PASSAGE GIVEN:
This is STILL wrong. Until you fix it, I can't help you.

You either store the GPS data as character data and the other stuff as floats (or strings) in the struct, OR you store all the data in and array.

What you have now is a box of stuff to send. Then, you make a copy of the stuff to send, and put the copy in an envelope. Then, you throw the envelope in the box, and send the box. That hardly makes sense.

PaulS:

struct StructBuff_t {

char GPS[100]; 
  char imuRoll[6];
  char imuPitch[6];
  char imuYaw[6];
  char AP[3];
  char SenBuffersAll[128];
}
StructBuff;



This is STILL wrong. Until you fix it, I can't help you.

You either store the GPS data as character data and the other stuff as floats (or strings) in the struct, OR you store all the data in and array. 

What you have now is a box of stuff to send. Then, you make a copy of the stuff to send, and put the copy in an envelope. Then, you throw the envelope in the box, and send the box. That hardly makes sense.

Ok my understanding was collect all the data in each of there native types chars/floats use PStrings to convert and stuff them into there char type arrays so they can now be use and referenced as char strings collect the char strings up into one and offload it. your saying i have extra steps in there ?

struct StructBuff_t { // Global struct
  char GPS[100];   // being filled with PString(StructBuff.GPS, sizeof(StructBuff.GPS), inGPS);
  char imuRoll[6];  // being filled with PString(StructBuff.imuRoll, sizeof(StructBuff.imuRoll), inRoll); // Was a float now a char stings in a char array yes no? 
  char imuPitch[6]; // being filled with PString(StructBuff.imuPitch, sizeof(StructBuff.imuPitch), inPitch); "                                                                              "
  char imuYaw[6];  // being filled with   PString(StructBuff.imuYaw, sizeof(StructBuff.imuYaw), inYaw); "                                                                                    "
  char AP[3];  // being filled with   PString(StructBuff.AP, sizeof(StructBuff.AP), inAP);  was an int now a char yes no?     
  char SenBuffersAll[128]; // being filled with strlcat after pulling the newly filled char arrays with sensor data in .GPS .imuRoll etc?
}
StructBuff;

use radio.write StructBuff.SenBuffersAll with completed formatted string?
if not show me where i am going wrong. because that looks like 1234 rinse and repeat to me. (1).get data bits (2).store data bits (3).combine each data bit into data string (4).send datastring

Ok my understanding was collect all the data in each of there native types chars/floats

Correct.

use PStrings to convert and stuff them into there char type arrays so they can now be use

Not necessary, but, if you have the resources, it's not the end of the world.

and referenced as char strings collect the char strings up into one and offload it. your saying i have extra steps in there ?

You are copying data from each of the small(er) arrays into one larger array, and storing the larger array in the same box with the smaller arrays.

EXCERPTED RECORDS:
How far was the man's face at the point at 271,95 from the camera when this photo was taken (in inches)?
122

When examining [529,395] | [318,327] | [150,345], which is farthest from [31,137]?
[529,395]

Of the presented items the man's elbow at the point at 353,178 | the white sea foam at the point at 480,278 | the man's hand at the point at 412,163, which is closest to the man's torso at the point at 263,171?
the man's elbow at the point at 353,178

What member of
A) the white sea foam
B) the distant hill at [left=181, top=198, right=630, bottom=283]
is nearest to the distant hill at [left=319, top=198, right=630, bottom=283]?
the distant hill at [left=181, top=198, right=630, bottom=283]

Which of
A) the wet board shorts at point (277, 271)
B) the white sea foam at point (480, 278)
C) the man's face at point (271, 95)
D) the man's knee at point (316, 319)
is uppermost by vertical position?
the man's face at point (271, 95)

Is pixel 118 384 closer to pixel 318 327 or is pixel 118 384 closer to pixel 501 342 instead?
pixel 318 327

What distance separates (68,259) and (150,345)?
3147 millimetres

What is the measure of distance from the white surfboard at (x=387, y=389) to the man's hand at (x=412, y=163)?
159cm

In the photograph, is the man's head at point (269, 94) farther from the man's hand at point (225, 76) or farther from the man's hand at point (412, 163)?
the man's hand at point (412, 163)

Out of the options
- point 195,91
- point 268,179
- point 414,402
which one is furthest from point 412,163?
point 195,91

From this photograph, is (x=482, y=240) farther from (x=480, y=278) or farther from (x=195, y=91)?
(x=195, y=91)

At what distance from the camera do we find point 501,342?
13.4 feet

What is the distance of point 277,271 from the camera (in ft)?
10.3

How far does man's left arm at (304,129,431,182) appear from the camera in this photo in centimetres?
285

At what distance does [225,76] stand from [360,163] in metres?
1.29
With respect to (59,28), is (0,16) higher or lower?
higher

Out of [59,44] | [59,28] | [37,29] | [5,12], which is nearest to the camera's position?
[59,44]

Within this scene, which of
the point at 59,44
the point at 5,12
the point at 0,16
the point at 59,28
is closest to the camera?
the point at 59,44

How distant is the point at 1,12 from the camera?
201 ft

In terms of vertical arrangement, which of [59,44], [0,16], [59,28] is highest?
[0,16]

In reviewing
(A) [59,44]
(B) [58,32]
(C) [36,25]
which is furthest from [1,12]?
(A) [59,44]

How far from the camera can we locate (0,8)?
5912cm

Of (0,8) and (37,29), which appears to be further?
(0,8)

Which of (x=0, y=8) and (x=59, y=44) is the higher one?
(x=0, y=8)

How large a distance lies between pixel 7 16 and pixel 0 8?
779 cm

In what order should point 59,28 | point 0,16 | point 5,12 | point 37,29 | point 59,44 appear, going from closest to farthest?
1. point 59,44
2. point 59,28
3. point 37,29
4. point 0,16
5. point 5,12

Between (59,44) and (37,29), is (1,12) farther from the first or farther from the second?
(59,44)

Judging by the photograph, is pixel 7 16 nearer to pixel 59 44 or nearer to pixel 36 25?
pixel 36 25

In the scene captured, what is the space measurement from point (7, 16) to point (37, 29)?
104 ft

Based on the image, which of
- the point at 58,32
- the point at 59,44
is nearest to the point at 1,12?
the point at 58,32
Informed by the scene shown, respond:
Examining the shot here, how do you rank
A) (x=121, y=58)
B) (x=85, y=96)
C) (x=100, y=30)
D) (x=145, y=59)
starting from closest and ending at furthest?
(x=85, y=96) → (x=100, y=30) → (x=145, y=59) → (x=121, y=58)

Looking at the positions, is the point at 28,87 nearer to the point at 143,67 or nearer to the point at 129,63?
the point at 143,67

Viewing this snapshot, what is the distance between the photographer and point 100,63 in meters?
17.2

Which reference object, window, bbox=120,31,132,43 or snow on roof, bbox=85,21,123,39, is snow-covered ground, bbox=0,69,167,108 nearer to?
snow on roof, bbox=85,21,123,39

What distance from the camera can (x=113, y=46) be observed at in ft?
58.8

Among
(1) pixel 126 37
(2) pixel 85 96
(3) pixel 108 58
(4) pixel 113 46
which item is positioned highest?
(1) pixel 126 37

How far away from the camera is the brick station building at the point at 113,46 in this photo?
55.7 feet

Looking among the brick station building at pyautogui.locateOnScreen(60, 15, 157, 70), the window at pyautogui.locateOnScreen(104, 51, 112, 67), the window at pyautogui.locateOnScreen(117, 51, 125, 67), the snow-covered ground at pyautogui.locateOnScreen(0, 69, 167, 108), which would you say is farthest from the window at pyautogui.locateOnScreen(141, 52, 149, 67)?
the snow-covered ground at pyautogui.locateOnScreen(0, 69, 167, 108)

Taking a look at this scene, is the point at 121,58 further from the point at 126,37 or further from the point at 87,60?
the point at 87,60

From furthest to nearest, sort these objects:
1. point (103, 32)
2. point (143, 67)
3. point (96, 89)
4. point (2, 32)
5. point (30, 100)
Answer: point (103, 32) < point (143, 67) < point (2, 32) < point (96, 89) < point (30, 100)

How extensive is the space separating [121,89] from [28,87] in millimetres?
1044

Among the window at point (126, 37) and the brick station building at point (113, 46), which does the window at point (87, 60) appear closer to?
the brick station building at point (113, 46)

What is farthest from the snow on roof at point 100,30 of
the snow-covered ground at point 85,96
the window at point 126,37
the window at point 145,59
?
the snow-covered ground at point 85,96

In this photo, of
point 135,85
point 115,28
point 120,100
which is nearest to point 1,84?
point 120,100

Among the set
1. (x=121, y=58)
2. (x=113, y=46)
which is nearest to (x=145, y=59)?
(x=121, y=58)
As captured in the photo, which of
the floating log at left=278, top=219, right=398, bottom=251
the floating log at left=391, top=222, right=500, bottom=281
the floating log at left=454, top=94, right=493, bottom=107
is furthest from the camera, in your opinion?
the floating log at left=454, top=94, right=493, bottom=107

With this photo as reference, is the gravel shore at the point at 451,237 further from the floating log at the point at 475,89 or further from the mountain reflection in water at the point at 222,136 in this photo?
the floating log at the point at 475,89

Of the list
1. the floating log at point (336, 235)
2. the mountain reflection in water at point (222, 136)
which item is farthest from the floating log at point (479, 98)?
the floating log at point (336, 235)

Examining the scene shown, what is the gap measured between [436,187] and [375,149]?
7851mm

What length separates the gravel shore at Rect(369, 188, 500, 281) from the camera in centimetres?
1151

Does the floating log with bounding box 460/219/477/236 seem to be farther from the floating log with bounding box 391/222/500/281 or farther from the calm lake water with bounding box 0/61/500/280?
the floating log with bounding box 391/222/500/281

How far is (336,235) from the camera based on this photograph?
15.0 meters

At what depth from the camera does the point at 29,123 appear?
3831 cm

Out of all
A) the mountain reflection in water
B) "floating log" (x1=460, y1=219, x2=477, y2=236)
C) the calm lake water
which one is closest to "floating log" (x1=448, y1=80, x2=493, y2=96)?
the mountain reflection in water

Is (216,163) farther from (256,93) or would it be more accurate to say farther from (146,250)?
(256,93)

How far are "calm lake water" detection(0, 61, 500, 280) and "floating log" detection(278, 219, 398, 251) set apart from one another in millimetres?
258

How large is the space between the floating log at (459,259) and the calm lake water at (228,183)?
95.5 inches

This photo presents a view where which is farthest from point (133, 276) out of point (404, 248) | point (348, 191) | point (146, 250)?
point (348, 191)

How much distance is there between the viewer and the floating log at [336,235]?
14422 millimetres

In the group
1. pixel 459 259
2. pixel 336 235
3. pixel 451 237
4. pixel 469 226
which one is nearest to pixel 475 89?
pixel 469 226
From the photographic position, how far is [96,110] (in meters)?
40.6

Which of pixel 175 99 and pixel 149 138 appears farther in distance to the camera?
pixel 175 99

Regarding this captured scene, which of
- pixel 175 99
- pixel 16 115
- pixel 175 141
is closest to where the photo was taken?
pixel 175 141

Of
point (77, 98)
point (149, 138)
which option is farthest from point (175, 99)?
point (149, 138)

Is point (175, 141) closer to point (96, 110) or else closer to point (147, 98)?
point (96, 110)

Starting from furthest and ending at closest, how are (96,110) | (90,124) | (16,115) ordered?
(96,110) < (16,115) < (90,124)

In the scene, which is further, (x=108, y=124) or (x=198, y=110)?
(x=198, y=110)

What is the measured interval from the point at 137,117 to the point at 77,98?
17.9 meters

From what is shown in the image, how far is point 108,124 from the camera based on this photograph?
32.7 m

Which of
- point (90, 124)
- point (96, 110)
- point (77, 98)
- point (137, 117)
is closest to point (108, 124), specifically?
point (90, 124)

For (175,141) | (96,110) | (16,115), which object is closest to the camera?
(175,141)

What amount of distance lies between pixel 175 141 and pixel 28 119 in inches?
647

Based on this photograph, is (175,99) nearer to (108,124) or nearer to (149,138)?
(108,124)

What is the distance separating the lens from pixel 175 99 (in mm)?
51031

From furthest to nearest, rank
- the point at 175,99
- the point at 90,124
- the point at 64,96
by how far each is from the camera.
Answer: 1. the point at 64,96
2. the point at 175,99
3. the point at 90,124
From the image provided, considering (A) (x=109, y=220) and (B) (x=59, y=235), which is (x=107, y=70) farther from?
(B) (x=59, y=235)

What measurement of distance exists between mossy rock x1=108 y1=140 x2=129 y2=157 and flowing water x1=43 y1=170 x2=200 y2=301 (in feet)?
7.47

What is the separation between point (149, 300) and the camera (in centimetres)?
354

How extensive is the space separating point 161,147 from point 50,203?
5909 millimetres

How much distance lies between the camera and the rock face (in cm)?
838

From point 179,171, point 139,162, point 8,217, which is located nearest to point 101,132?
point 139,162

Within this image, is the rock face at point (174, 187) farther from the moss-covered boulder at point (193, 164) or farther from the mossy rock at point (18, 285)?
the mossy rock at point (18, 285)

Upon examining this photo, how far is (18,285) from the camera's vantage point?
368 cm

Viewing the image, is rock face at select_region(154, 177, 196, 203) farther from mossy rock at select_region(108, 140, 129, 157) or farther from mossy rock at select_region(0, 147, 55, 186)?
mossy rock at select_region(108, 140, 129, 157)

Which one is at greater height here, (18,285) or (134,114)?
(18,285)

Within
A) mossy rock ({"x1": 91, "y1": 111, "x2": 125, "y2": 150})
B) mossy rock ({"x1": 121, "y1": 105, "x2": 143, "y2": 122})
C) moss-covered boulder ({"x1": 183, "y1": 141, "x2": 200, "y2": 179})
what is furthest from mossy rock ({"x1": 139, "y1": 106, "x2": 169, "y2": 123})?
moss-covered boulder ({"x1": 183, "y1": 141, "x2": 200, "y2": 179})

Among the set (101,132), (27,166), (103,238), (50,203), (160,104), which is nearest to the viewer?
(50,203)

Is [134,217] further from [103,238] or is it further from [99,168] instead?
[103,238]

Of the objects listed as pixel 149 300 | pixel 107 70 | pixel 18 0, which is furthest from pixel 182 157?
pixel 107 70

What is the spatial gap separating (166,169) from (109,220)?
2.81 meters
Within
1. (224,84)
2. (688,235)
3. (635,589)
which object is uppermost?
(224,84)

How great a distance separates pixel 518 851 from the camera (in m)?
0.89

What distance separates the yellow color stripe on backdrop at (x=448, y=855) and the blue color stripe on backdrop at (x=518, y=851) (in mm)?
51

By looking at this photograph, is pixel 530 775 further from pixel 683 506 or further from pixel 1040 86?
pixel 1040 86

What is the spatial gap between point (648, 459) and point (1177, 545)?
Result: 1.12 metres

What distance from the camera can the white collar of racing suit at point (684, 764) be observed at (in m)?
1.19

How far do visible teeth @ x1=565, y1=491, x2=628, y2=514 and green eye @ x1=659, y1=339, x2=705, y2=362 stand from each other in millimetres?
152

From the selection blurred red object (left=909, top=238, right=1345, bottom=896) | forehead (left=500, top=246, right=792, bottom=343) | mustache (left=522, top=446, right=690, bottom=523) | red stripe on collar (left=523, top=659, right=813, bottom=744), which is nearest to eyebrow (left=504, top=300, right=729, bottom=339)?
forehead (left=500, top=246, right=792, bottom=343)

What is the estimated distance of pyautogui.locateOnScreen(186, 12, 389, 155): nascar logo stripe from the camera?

DIRECTIVES:
A - Repeat the part of the forum thread on the sensor-data struct that opens with the words "char imuYaw[6];  //" and closes with "char yes no?".
B - In the forum thread on the sensor-data struct, why does the reply call the posted struct layout pointless?
Work from the forum thread alone.

SOLVED PROBLEMS:
A -
char imuYaw[6];  // being filled with   PString(StructBuff.imuYaw, sizeof(StructBuff.imuYaw), inYaw); "                                                                                    "
  char AP[3];  // being filled with   PString(StructBuff.AP, sizeof(StructBuff.AP), inAP);  was an int now a char yes no?

B - The struct stores the data twice. Each small array (GPS, imuRoll, imuPitch, imuYaw, AP) is copied into the larger SenBuffersAll array, which sits in the same struct as those small arrays. The reply compares this to putting a copy of the items in an envelope and throwing that envelope into the same box before sending the box.